Известно, зверь и ухом и носом дальше нашего чует и человечьего голосу не любит. Услышал, видно, ребят-то, да и убежал.
Откликнулся Васютка на ребячьи голоса. Скоро все сошлись, и Васютка рассказал ребятам, что с ним случилось. Ребята как услышали про медведя, так и заоглядывались, – вдруг выскочит, – поскорей зашагали к дому. В другой раз Васютка настыдил бы за это своих копейщиков, а тут не до того ему. Об одном забота – как бы в сохранности свою ношу донести.
У Васютки матери в живых давно не было. Всем хозяйством правила баушка Ульяна. Старуха строгая, поблажки внучатам не давала, да и на отца частенько поварчивала.
Первым делом на Васютку накинулась: где шатался? Ну, он отговорился:
– За мохом в лес ходил. Угол у конюшенки законопатить. Помнишь, сама тяте говорила, да он все забывает. Я вот и притащил полный мешок. Только мокрый мох-то, подсушить его надо на печке.
И сейчас же на печь залез.
Баушка еще поворчала маленько, спросила – с кем ходил да почему не сказался, потом и наказывает:
– Ты потоньше расстели. По всей печке!
Васютке того и надо. Забился подальше на печь, вытащил лебединые яички, завернул их в тряпки, положил на самое теплое место, а мох по всей печке раструсил.
Как темно стало, шапку зимнюю надел, взял яички и полез к гусишке, которая на гнезде сидела. Та, понятно, беспокоится, клюет Васютку в голову, в руки, а он свое делает. Вытащил из гнезда три гусиных яйца и подложил лебединые.
Гусишка и на другой день беспокоилась, перекатывала лапами яйца, а все ж таки чужие не выбросила. Баушка подходила поглядеть, да тоже не разглядела, подивилась только:
– Какие-то ноне яйца неровные. Которые больше, которые меньше! К чему бы это?
Васютка знай помалкивает, а чтоб улики не было, он вытащенные из гнезда яйца за городской тын выбросил.
Так оно и прошло незаметно. В одном не сошлось: гусиные яйца еще ничем-ничего, а лебедята уж проклюнулись, запопискивали.

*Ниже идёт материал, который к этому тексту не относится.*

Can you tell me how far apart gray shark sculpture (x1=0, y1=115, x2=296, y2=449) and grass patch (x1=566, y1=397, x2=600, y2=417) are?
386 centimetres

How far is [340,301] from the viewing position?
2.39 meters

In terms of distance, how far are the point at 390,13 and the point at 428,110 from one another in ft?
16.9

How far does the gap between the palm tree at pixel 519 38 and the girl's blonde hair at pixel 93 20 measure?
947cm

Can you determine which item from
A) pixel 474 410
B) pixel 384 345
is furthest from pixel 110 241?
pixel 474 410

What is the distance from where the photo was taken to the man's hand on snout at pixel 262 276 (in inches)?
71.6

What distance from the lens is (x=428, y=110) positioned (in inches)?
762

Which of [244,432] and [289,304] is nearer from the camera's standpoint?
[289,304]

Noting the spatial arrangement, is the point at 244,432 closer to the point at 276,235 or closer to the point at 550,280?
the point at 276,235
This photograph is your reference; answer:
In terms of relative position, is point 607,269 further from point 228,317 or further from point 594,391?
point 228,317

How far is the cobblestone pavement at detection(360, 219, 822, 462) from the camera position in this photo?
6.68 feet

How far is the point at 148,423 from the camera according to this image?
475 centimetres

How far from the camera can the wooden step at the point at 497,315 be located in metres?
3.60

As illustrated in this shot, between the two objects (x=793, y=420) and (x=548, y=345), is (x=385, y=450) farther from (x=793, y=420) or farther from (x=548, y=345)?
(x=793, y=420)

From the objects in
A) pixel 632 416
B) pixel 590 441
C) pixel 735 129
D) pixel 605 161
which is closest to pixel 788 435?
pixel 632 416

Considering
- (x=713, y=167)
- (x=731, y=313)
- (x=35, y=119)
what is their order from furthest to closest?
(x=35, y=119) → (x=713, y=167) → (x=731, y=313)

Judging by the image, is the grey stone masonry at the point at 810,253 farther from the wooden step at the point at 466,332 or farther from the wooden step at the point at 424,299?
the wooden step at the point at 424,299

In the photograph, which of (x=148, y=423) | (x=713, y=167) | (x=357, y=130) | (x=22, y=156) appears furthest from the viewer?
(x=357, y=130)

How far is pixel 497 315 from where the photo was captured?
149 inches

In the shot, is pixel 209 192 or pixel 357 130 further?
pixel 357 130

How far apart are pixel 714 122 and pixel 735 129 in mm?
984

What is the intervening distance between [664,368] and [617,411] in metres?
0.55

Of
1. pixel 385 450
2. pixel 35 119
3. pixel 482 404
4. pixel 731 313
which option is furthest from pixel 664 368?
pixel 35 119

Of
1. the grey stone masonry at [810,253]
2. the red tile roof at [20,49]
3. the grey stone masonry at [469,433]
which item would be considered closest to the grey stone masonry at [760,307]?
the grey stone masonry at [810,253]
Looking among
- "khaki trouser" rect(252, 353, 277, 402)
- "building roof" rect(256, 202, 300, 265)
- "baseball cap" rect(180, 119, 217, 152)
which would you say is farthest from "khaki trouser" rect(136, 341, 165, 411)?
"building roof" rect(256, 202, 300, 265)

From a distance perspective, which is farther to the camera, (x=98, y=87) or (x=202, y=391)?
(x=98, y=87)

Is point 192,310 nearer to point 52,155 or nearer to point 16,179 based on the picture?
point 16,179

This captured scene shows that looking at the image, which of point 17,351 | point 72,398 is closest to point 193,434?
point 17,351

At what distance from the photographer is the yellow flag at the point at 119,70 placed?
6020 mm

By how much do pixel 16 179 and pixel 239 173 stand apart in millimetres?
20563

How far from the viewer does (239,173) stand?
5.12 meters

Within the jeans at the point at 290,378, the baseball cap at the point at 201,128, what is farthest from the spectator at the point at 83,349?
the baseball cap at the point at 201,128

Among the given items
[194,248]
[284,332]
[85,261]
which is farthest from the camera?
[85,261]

Баушка Ульяна всполошилась:
– Что за штука? До времени гусята вылупились! Беспременно это к мору либо к войне!
Гусь этих своих новых детей к себе не подпускает, и гусишка, как виноватая, ходит, а все ж таки лебедят не бросила. Зато Васютка больше всех старается. Прямо не отходит, поит их, кормит вовремя. Баушка, на что строгая, и та похвалила Васютку перед старшими братьями.
– Вы, лбы, учились бы у малого, как баушке пособлять! Гляди-ко, вон он и моху притащил, и за гусятами ходит, а вы что? Из чашки ложкой – только и есть вашей работы!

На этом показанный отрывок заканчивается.